Held Together by Love

holding a baby's hand

Our earliest attachment experiences—for better and for worse—have a deep and profound impact on the moments in our current, day-to-day lives. Here, Becky Allender writes about recent weekend of anguish and self-doubt, during which the rich memory of past embraces allowed her to offer a moment of care and comfort. This post originally appeared on Red Tent Living.

My son and daughter-in-law needed a break. I needed time with Elsa since Dan was on the road. Sometimes needs just come together. I had only a few hours to get ready for my favorite three-and-a-half year-old. I finished some indoor chores and then put on my gardening gloves and began weeding before they dropped her off.

Out of the blue, while pulling unwanted grass beneath the heather bushes, I thought back to my early childhood Saturday nights, when my sister and I would be dropped off at my grandparents’ home on Wyandotte Road in Grandview, Ohio. In the front yard was the “Becky Tree,” and in the backyard was the “Judy Tree” for my older sister. We would sometimes sit on the wicker chairs on the front porch and listen to the leaves gently blowing on a hot summer day.

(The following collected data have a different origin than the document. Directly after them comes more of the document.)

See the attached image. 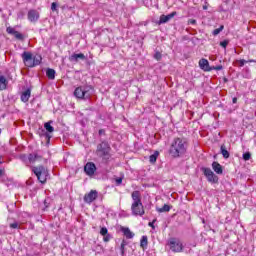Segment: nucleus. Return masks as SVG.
Segmentation results:
<instances>
[{
  "instance_id": "nucleus-1",
  "label": "nucleus",
  "mask_w": 256,
  "mask_h": 256,
  "mask_svg": "<svg viewBox=\"0 0 256 256\" xmlns=\"http://www.w3.org/2000/svg\"><path fill=\"white\" fill-rule=\"evenodd\" d=\"M169 153L174 159L183 157L187 153V141L183 138H174L171 142Z\"/></svg>"
},
{
  "instance_id": "nucleus-2",
  "label": "nucleus",
  "mask_w": 256,
  "mask_h": 256,
  "mask_svg": "<svg viewBox=\"0 0 256 256\" xmlns=\"http://www.w3.org/2000/svg\"><path fill=\"white\" fill-rule=\"evenodd\" d=\"M131 198L133 201L131 205L132 215L143 217L145 215V209L143 208V202H141V192L138 190L133 191Z\"/></svg>"
},
{
  "instance_id": "nucleus-3",
  "label": "nucleus",
  "mask_w": 256,
  "mask_h": 256,
  "mask_svg": "<svg viewBox=\"0 0 256 256\" xmlns=\"http://www.w3.org/2000/svg\"><path fill=\"white\" fill-rule=\"evenodd\" d=\"M22 59L24 62V65L26 67H37V65H41V61H43V57H41V55L36 54L33 55L31 52H23L22 53Z\"/></svg>"
},
{
  "instance_id": "nucleus-4",
  "label": "nucleus",
  "mask_w": 256,
  "mask_h": 256,
  "mask_svg": "<svg viewBox=\"0 0 256 256\" xmlns=\"http://www.w3.org/2000/svg\"><path fill=\"white\" fill-rule=\"evenodd\" d=\"M95 93V89L91 85L79 86L74 90V97L76 99H90L91 95Z\"/></svg>"
},
{
  "instance_id": "nucleus-5",
  "label": "nucleus",
  "mask_w": 256,
  "mask_h": 256,
  "mask_svg": "<svg viewBox=\"0 0 256 256\" xmlns=\"http://www.w3.org/2000/svg\"><path fill=\"white\" fill-rule=\"evenodd\" d=\"M96 153L98 157H102L105 161L111 157V146H109V143L103 141L97 146Z\"/></svg>"
},
{
  "instance_id": "nucleus-6",
  "label": "nucleus",
  "mask_w": 256,
  "mask_h": 256,
  "mask_svg": "<svg viewBox=\"0 0 256 256\" xmlns=\"http://www.w3.org/2000/svg\"><path fill=\"white\" fill-rule=\"evenodd\" d=\"M33 173L36 175L38 181L42 184L47 183V177H49V171L43 166L33 167Z\"/></svg>"
},
{
  "instance_id": "nucleus-7",
  "label": "nucleus",
  "mask_w": 256,
  "mask_h": 256,
  "mask_svg": "<svg viewBox=\"0 0 256 256\" xmlns=\"http://www.w3.org/2000/svg\"><path fill=\"white\" fill-rule=\"evenodd\" d=\"M202 171L204 173V176L206 177L208 183H218L219 177L213 173V170L211 168H202Z\"/></svg>"
},
{
  "instance_id": "nucleus-8",
  "label": "nucleus",
  "mask_w": 256,
  "mask_h": 256,
  "mask_svg": "<svg viewBox=\"0 0 256 256\" xmlns=\"http://www.w3.org/2000/svg\"><path fill=\"white\" fill-rule=\"evenodd\" d=\"M169 245L171 251H173L174 253H181V251H183V244L181 243V241L175 238L170 239Z\"/></svg>"
},
{
  "instance_id": "nucleus-9",
  "label": "nucleus",
  "mask_w": 256,
  "mask_h": 256,
  "mask_svg": "<svg viewBox=\"0 0 256 256\" xmlns=\"http://www.w3.org/2000/svg\"><path fill=\"white\" fill-rule=\"evenodd\" d=\"M97 197H99V192H97V190H91L88 194L84 195V202L91 205Z\"/></svg>"
},
{
  "instance_id": "nucleus-10",
  "label": "nucleus",
  "mask_w": 256,
  "mask_h": 256,
  "mask_svg": "<svg viewBox=\"0 0 256 256\" xmlns=\"http://www.w3.org/2000/svg\"><path fill=\"white\" fill-rule=\"evenodd\" d=\"M84 171L88 177H93V175H95V171H97V166H95V163L93 162H88L84 166Z\"/></svg>"
},
{
  "instance_id": "nucleus-11",
  "label": "nucleus",
  "mask_w": 256,
  "mask_h": 256,
  "mask_svg": "<svg viewBox=\"0 0 256 256\" xmlns=\"http://www.w3.org/2000/svg\"><path fill=\"white\" fill-rule=\"evenodd\" d=\"M6 32L8 33V35H14L15 39H17L18 41H24L25 39V35L19 33L17 30H15V28L11 26L6 28Z\"/></svg>"
},
{
  "instance_id": "nucleus-12",
  "label": "nucleus",
  "mask_w": 256,
  "mask_h": 256,
  "mask_svg": "<svg viewBox=\"0 0 256 256\" xmlns=\"http://www.w3.org/2000/svg\"><path fill=\"white\" fill-rule=\"evenodd\" d=\"M86 59H87V56L83 53H79V54L74 53L69 57V61L71 63H79V60L85 61Z\"/></svg>"
},
{
  "instance_id": "nucleus-13",
  "label": "nucleus",
  "mask_w": 256,
  "mask_h": 256,
  "mask_svg": "<svg viewBox=\"0 0 256 256\" xmlns=\"http://www.w3.org/2000/svg\"><path fill=\"white\" fill-rule=\"evenodd\" d=\"M175 15H177V12H172L168 15H161L160 19H159V25H163L165 23H169V21H171V19H173V17H175Z\"/></svg>"
},
{
  "instance_id": "nucleus-14",
  "label": "nucleus",
  "mask_w": 256,
  "mask_h": 256,
  "mask_svg": "<svg viewBox=\"0 0 256 256\" xmlns=\"http://www.w3.org/2000/svg\"><path fill=\"white\" fill-rule=\"evenodd\" d=\"M199 67L200 69H202L203 71H213V67L209 66V60L202 58L199 61Z\"/></svg>"
},
{
  "instance_id": "nucleus-15",
  "label": "nucleus",
  "mask_w": 256,
  "mask_h": 256,
  "mask_svg": "<svg viewBox=\"0 0 256 256\" xmlns=\"http://www.w3.org/2000/svg\"><path fill=\"white\" fill-rule=\"evenodd\" d=\"M28 21L31 23H36V21H39V12L36 10H30L28 12Z\"/></svg>"
},
{
  "instance_id": "nucleus-16",
  "label": "nucleus",
  "mask_w": 256,
  "mask_h": 256,
  "mask_svg": "<svg viewBox=\"0 0 256 256\" xmlns=\"http://www.w3.org/2000/svg\"><path fill=\"white\" fill-rule=\"evenodd\" d=\"M120 231L123 233L126 239H133V237H135V233L131 232L129 227H121Z\"/></svg>"
},
{
  "instance_id": "nucleus-17",
  "label": "nucleus",
  "mask_w": 256,
  "mask_h": 256,
  "mask_svg": "<svg viewBox=\"0 0 256 256\" xmlns=\"http://www.w3.org/2000/svg\"><path fill=\"white\" fill-rule=\"evenodd\" d=\"M212 169L215 171V173H217V175H223V167L221 164H219V162H213Z\"/></svg>"
},
{
  "instance_id": "nucleus-18",
  "label": "nucleus",
  "mask_w": 256,
  "mask_h": 256,
  "mask_svg": "<svg viewBox=\"0 0 256 256\" xmlns=\"http://www.w3.org/2000/svg\"><path fill=\"white\" fill-rule=\"evenodd\" d=\"M30 98H31V89H27L21 94V101L23 103H27V101H29Z\"/></svg>"
},
{
  "instance_id": "nucleus-19",
  "label": "nucleus",
  "mask_w": 256,
  "mask_h": 256,
  "mask_svg": "<svg viewBox=\"0 0 256 256\" xmlns=\"http://www.w3.org/2000/svg\"><path fill=\"white\" fill-rule=\"evenodd\" d=\"M8 83L9 82H7V78H5V76H0V91H5Z\"/></svg>"
},
{
  "instance_id": "nucleus-20",
  "label": "nucleus",
  "mask_w": 256,
  "mask_h": 256,
  "mask_svg": "<svg viewBox=\"0 0 256 256\" xmlns=\"http://www.w3.org/2000/svg\"><path fill=\"white\" fill-rule=\"evenodd\" d=\"M55 75H56L55 69L48 68V69L46 70V76H47L48 79H50L51 81H53V79H55Z\"/></svg>"
},
{
  "instance_id": "nucleus-21",
  "label": "nucleus",
  "mask_w": 256,
  "mask_h": 256,
  "mask_svg": "<svg viewBox=\"0 0 256 256\" xmlns=\"http://www.w3.org/2000/svg\"><path fill=\"white\" fill-rule=\"evenodd\" d=\"M39 159H41V156H39L38 154H29L28 155L29 163H35L36 161H39Z\"/></svg>"
},
{
  "instance_id": "nucleus-22",
  "label": "nucleus",
  "mask_w": 256,
  "mask_h": 256,
  "mask_svg": "<svg viewBox=\"0 0 256 256\" xmlns=\"http://www.w3.org/2000/svg\"><path fill=\"white\" fill-rule=\"evenodd\" d=\"M158 213H169L171 211V206L164 204L162 208L157 209Z\"/></svg>"
},
{
  "instance_id": "nucleus-23",
  "label": "nucleus",
  "mask_w": 256,
  "mask_h": 256,
  "mask_svg": "<svg viewBox=\"0 0 256 256\" xmlns=\"http://www.w3.org/2000/svg\"><path fill=\"white\" fill-rule=\"evenodd\" d=\"M157 157H159V151H155L152 155H150V163H157Z\"/></svg>"
},
{
  "instance_id": "nucleus-24",
  "label": "nucleus",
  "mask_w": 256,
  "mask_h": 256,
  "mask_svg": "<svg viewBox=\"0 0 256 256\" xmlns=\"http://www.w3.org/2000/svg\"><path fill=\"white\" fill-rule=\"evenodd\" d=\"M147 245H148L147 236H142L140 240V247H142V249H146Z\"/></svg>"
},
{
  "instance_id": "nucleus-25",
  "label": "nucleus",
  "mask_w": 256,
  "mask_h": 256,
  "mask_svg": "<svg viewBox=\"0 0 256 256\" xmlns=\"http://www.w3.org/2000/svg\"><path fill=\"white\" fill-rule=\"evenodd\" d=\"M125 247H127V240H122L120 245L121 256H125Z\"/></svg>"
},
{
  "instance_id": "nucleus-26",
  "label": "nucleus",
  "mask_w": 256,
  "mask_h": 256,
  "mask_svg": "<svg viewBox=\"0 0 256 256\" xmlns=\"http://www.w3.org/2000/svg\"><path fill=\"white\" fill-rule=\"evenodd\" d=\"M44 128L46 129V131H48V133H53L55 131V128L51 126V122H46L44 124Z\"/></svg>"
},
{
  "instance_id": "nucleus-27",
  "label": "nucleus",
  "mask_w": 256,
  "mask_h": 256,
  "mask_svg": "<svg viewBox=\"0 0 256 256\" xmlns=\"http://www.w3.org/2000/svg\"><path fill=\"white\" fill-rule=\"evenodd\" d=\"M220 151H221L224 159H229V155H230L229 151L227 149H225V147L223 145L221 146Z\"/></svg>"
},
{
  "instance_id": "nucleus-28",
  "label": "nucleus",
  "mask_w": 256,
  "mask_h": 256,
  "mask_svg": "<svg viewBox=\"0 0 256 256\" xmlns=\"http://www.w3.org/2000/svg\"><path fill=\"white\" fill-rule=\"evenodd\" d=\"M223 29H224V26L222 25L219 28L213 30L212 35H214V36L219 35V33H221V31H223Z\"/></svg>"
},
{
  "instance_id": "nucleus-29",
  "label": "nucleus",
  "mask_w": 256,
  "mask_h": 256,
  "mask_svg": "<svg viewBox=\"0 0 256 256\" xmlns=\"http://www.w3.org/2000/svg\"><path fill=\"white\" fill-rule=\"evenodd\" d=\"M107 233H109V230H107L106 227H102L101 230H100V235L105 237L107 235Z\"/></svg>"
},
{
  "instance_id": "nucleus-30",
  "label": "nucleus",
  "mask_w": 256,
  "mask_h": 256,
  "mask_svg": "<svg viewBox=\"0 0 256 256\" xmlns=\"http://www.w3.org/2000/svg\"><path fill=\"white\" fill-rule=\"evenodd\" d=\"M242 157L244 161H249V159H251V153L245 152Z\"/></svg>"
},
{
  "instance_id": "nucleus-31",
  "label": "nucleus",
  "mask_w": 256,
  "mask_h": 256,
  "mask_svg": "<svg viewBox=\"0 0 256 256\" xmlns=\"http://www.w3.org/2000/svg\"><path fill=\"white\" fill-rule=\"evenodd\" d=\"M220 45L223 47V49H227V46L229 45V40H224L220 42Z\"/></svg>"
},
{
  "instance_id": "nucleus-32",
  "label": "nucleus",
  "mask_w": 256,
  "mask_h": 256,
  "mask_svg": "<svg viewBox=\"0 0 256 256\" xmlns=\"http://www.w3.org/2000/svg\"><path fill=\"white\" fill-rule=\"evenodd\" d=\"M161 52H155L154 54V59H156V61H161Z\"/></svg>"
},
{
  "instance_id": "nucleus-33",
  "label": "nucleus",
  "mask_w": 256,
  "mask_h": 256,
  "mask_svg": "<svg viewBox=\"0 0 256 256\" xmlns=\"http://www.w3.org/2000/svg\"><path fill=\"white\" fill-rule=\"evenodd\" d=\"M10 229H19V223L18 222L11 223Z\"/></svg>"
},
{
  "instance_id": "nucleus-34",
  "label": "nucleus",
  "mask_w": 256,
  "mask_h": 256,
  "mask_svg": "<svg viewBox=\"0 0 256 256\" xmlns=\"http://www.w3.org/2000/svg\"><path fill=\"white\" fill-rule=\"evenodd\" d=\"M238 63H239V67H244L245 63H247V60L241 59V60H238Z\"/></svg>"
},
{
  "instance_id": "nucleus-35",
  "label": "nucleus",
  "mask_w": 256,
  "mask_h": 256,
  "mask_svg": "<svg viewBox=\"0 0 256 256\" xmlns=\"http://www.w3.org/2000/svg\"><path fill=\"white\" fill-rule=\"evenodd\" d=\"M221 69H223L222 65H218V66H213L212 67V71H221Z\"/></svg>"
},
{
  "instance_id": "nucleus-36",
  "label": "nucleus",
  "mask_w": 256,
  "mask_h": 256,
  "mask_svg": "<svg viewBox=\"0 0 256 256\" xmlns=\"http://www.w3.org/2000/svg\"><path fill=\"white\" fill-rule=\"evenodd\" d=\"M51 10H52V11H56V10H57V3H56V2H53V3L51 4Z\"/></svg>"
},
{
  "instance_id": "nucleus-37",
  "label": "nucleus",
  "mask_w": 256,
  "mask_h": 256,
  "mask_svg": "<svg viewBox=\"0 0 256 256\" xmlns=\"http://www.w3.org/2000/svg\"><path fill=\"white\" fill-rule=\"evenodd\" d=\"M121 183H123V178H117L116 185H121Z\"/></svg>"
},
{
  "instance_id": "nucleus-38",
  "label": "nucleus",
  "mask_w": 256,
  "mask_h": 256,
  "mask_svg": "<svg viewBox=\"0 0 256 256\" xmlns=\"http://www.w3.org/2000/svg\"><path fill=\"white\" fill-rule=\"evenodd\" d=\"M109 239H111V236H109V235H105L104 236V241H105V243H107V241H109Z\"/></svg>"
},
{
  "instance_id": "nucleus-39",
  "label": "nucleus",
  "mask_w": 256,
  "mask_h": 256,
  "mask_svg": "<svg viewBox=\"0 0 256 256\" xmlns=\"http://www.w3.org/2000/svg\"><path fill=\"white\" fill-rule=\"evenodd\" d=\"M189 23L190 25H197V20L192 19L189 21Z\"/></svg>"
},
{
  "instance_id": "nucleus-40",
  "label": "nucleus",
  "mask_w": 256,
  "mask_h": 256,
  "mask_svg": "<svg viewBox=\"0 0 256 256\" xmlns=\"http://www.w3.org/2000/svg\"><path fill=\"white\" fill-rule=\"evenodd\" d=\"M98 133H99V135H105V130L104 129H100Z\"/></svg>"
},
{
  "instance_id": "nucleus-41",
  "label": "nucleus",
  "mask_w": 256,
  "mask_h": 256,
  "mask_svg": "<svg viewBox=\"0 0 256 256\" xmlns=\"http://www.w3.org/2000/svg\"><path fill=\"white\" fill-rule=\"evenodd\" d=\"M154 223H155V221L149 222V227H152L154 229L155 228V226L153 225Z\"/></svg>"
},
{
  "instance_id": "nucleus-42",
  "label": "nucleus",
  "mask_w": 256,
  "mask_h": 256,
  "mask_svg": "<svg viewBox=\"0 0 256 256\" xmlns=\"http://www.w3.org/2000/svg\"><path fill=\"white\" fill-rule=\"evenodd\" d=\"M247 63H256V61L254 59H250L247 61Z\"/></svg>"
},
{
  "instance_id": "nucleus-43",
  "label": "nucleus",
  "mask_w": 256,
  "mask_h": 256,
  "mask_svg": "<svg viewBox=\"0 0 256 256\" xmlns=\"http://www.w3.org/2000/svg\"><path fill=\"white\" fill-rule=\"evenodd\" d=\"M232 103H234V104L237 103V98H233Z\"/></svg>"
},
{
  "instance_id": "nucleus-44",
  "label": "nucleus",
  "mask_w": 256,
  "mask_h": 256,
  "mask_svg": "<svg viewBox=\"0 0 256 256\" xmlns=\"http://www.w3.org/2000/svg\"><path fill=\"white\" fill-rule=\"evenodd\" d=\"M3 175V170H0V176Z\"/></svg>"
},
{
  "instance_id": "nucleus-45",
  "label": "nucleus",
  "mask_w": 256,
  "mask_h": 256,
  "mask_svg": "<svg viewBox=\"0 0 256 256\" xmlns=\"http://www.w3.org/2000/svg\"><path fill=\"white\" fill-rule=\"evenodd\" d=\"M203 9H204V10H207V6H203Z\"/></svg>"
},
{
  "instance_id": "nucleus-46",
  "label": "nucleus",
  "mask_w": 256,
  "mask_h": 256,
  "mask_svg": "<svg viewBox=\"0 0 256 256\" xmlns=\"http://www.w3.org/2000/svg\"><path fill=\"white\" fill-rule=\"evenodd\" d=\"M0 133H1V130H0Z\"/></svg>"
}]
</instances>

If we were good, we got to walk in our seersucker shorts and matching midriff tops to the corner drug store and buy a lime or root beer popsicle.

Becky1My grandmother would often make applesauce with the apples from the Judy Tree. We would get to stand on metal chairs that rocked while my grandfather had his hand nearby in case we lost our balance as we helped pick the apples.

In the winter my sister and I would help my grandmother mash the potatoes. My grandparents’ bedroom was downstairs and there were two bedrooms upstairs. My grandmother would walk us up the dark walnut stairs, and after we said our prayers she would always say, “Nighty night and don’t let the bedbugs bite” before she turned off the light.

I remember the pace of life being so much slower than at our home. My grandparents would sit and talk to us. We were graced with smiles and laughter. They had a swing set in their backyard and would push us for hours, or so it seemed. There was only one bathroom, and I don’t remember anyone rushing to get to it first or waiting outside the bathroom door with impatience.

I have a picture of my last birthday dinner celebration at their home when I turned five. I guess I was allowed to carry my own cake into the dining room with the candles lit (with my grandparents beside me) while everyone sang happy birthday.


I really loved going to their home. A few months later they moved to St. Petersburg, Florida. I wrote to them every month, and my grandmother would write me back. She always signed every letter, “Oceans of love, Grandma and Granddaddy.”

In the span of a life, I had very few days with my grandparents. I would visit them on family vacations, but those trips were few and far between.

What is an embrace? Is it just the physical arms that enfold our bodies? Or is it the love that extends beyond numbered weekends of care?

Could there have been one hundred embraces from my grandparents in a lifetime? Is it the number that matters?

What deep pathways of love were grooved in our hearts and minds in our young years?

Those memories are a refuge in a world that feels progressively harder and scarier. I use them like a withdrawal from a bank account that never runs out. Those embraces have given me a gift that cost seconds but gives a return on investment unlike any worldly security. They are like a treasure we harvest, whether it has been a good year of gardening or not. As the weight and uncertainty of life bears down, I reach back into my heart and wonder how much they worried and suffered during the lifetime they were handed.

The weekend that I watched Elsa turned into a time of deep anguish and self-doubt. The roots of the war came from wrestling with new risks that I was taking in my life. The kingdom of darkness assaulted me, and I felt disqualified from doing even things I knew I could do.

I took Elsa to church, and when the children were dismissed I went to help in Elsa’s class. I felt inadequate in every way. I could not fly like a butterfly or walk like an elephant when “Miss Debby” sang and played her guitar. I could not help a young two-and-a-half year-old sit on my lap to quiet her. I was unable to return to a glorious celebration of our new pastor who was installed that morning. It seemed impossible to go to a church lunch and be with people.

I took Elsa to her home and drove home with such sorrow. The day was beautiful and I was in a dark pit. I was burdened and fearful, and I felt too shy to walk in our yard in case neighbors would see me.

Soon after, Dan called in the midst of a travel nightmare. His day had turned from a simple flight home to 17 hours of misery. He was furious and overwhelmed with exhaustion. As we talked, I knew he didn’t want care, but he was desperate for relief. I couldn’t do a thing to take him out of his pain, and it was easier to wish him well and go back to my doubt.

But I didn’t. I don’t know how I had the courage to invite him to comfort, but I asked if I could pray for him. I heard a ten second hesitation and the silence felt deafening. He quietly said: “Yes. I need you to pray.”

I reached deep and found the embraces from decades ago, and then offered them to a man I adore. I spoke words of truth about his heart and the darkness of his moment, and my desire for him surrounded him like holding him in my arms. I could tell his war was not over, but I could tell he was calmer and knew he was loved. The investment offered to us by the arms of love always opens the heart to receive the stranger among us, even when we are estranged.